Nitric oxide (•NO) is a biologically important short-lived free radical signaling molecule. Both the enzymatic synthesis and the predominant forms of cellular metabolism of •NO are oxygen-dependent. For these reasons, changes in local oxygen concentrations can have a profound influence on steady-state •NO concentrations. Many proteins are regulated by •NO in a concentration-dependent manner, but their responses are elicited at different thresholds. Using soluble guanylyl cyclase (sGC) and p53 as model •NO-sensitive proteins, we demonstrate that their concentration-dependent responses to •NO are a function of the O(2) concentration. p53 requires relatively high steady-state •NO concentrations (>600 nM) to induce its phosphorylation (P-ser-15), whereas sGC responds to low •NO concentrations (<100 nM). At a constant rate of •NO production (liberation from •NO-donors), decreasing the O(2) concentration (1%) lowers the rate of •NO metabolism. This raises steady-state •NO concentrations and allows p53 activation at lower doses of the •NO donor.

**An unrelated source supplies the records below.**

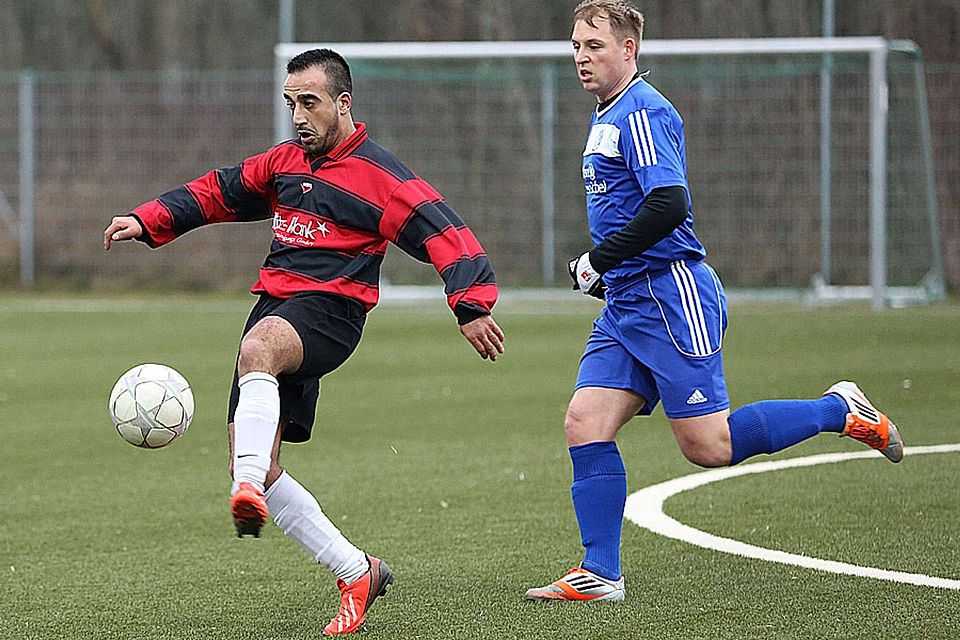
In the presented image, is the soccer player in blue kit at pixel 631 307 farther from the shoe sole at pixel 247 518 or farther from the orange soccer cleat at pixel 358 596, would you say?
the shoe sole at pixel 247 518

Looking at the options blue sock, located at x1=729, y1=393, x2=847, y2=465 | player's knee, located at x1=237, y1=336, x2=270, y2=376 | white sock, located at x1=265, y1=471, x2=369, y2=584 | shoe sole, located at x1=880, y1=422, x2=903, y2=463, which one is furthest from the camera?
shoe sole, located at x1=880, y1=422, x2=903, y2=463

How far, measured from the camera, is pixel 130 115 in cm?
2181

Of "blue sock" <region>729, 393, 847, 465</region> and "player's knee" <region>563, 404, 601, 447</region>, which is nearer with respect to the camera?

Enzymatic •NO production, however, requires O(2) as a substrate such that decreasing the O(2) concentration below the K(m) for O(2) for nitric oxide synthase (NOS) will decrease the production of •NO. We demonstrate that the amount of •NO produced by RAW 264.7 macrophages is a function of the O(2) concentration. Differences in rates of •NO production and •NO metabolism result in differential sGC activation that is not linear with respect to O(2). There is an optimal O(2) concentration (≈5–8%) where a balance between the synthesis and metabolism of •NO is established such that both the •NO concentration and sGC activation are maximal.